The Standard Group has announced retrenchment plans against its staffers, as the company operates in the red with dwindling fortunes.
In a memo dated September 30, 2022, the Group CEO Orlando Lyomu said that the company had been recording reduced fortunes due to the disruptions caused by the Covid-19 pandemic, as well as shifting media trends.
“I wish to notify all members of Staff of the Company’s intention to declare redundancies in various departments. This has been necessitated by the disruption of our business in 2020 and 2021 as a result of the Covid-19 pandemic which continues to negatively impact the Group’s revenues, restructuring of the business to adopt a leaner, more efficient structure and shifting trends in media consumption occasioned by technological changes in the digital environment,” Lyomu said.

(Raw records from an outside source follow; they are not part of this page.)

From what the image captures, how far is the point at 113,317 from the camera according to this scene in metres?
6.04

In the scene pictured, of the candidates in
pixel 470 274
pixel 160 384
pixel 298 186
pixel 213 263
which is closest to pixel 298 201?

According to Lyomu, the Company will ensure the process and the selection criteria is fair and in compliance with the provisions of the Employment Act
Employees who will be declared redundant will be paid for days worked until the day of exit, severance pay of 15 days (or as indicated in the CBA for employees who are members of a union) for every completed year of service and notice pay as per the contract of employment.
Retrenched employees will also be handed payment of leave days accrued and not taken at the time of exit, pension dues or gratuity in accordance with the scheme rules or contract of employment.
“The company is therefore giving one months’ notice of the company’s intention to declare redundancy with effect from the date hereof. The redundancy is expected to affect employees across all departments and will be undertaken in phases. The affected employees will be informed in writing. Private counselling sessions will be available for the affected employees in addition to free financial management training within the month,” Lyomu said.
Standard Group Plc reduced its loss before tax to Ksh22 million for the year ended December 31, 2021, compared to a loss before tax of Ksh434.4 million over a similar period in 2020, an improvement of 95%.
According to the media house’s audited accounts revenue increased to Ksh3.1 billion in 2021 from Ksh2.9 billion in 2020 while total operation costs declined from Ksh3.3 billion in 2020 to Ksh3.1 billion in 2021.
Cost rationalization continued to be integral to the company’s operations which saw the Group’s total operating costs reduce by 5% from 2020.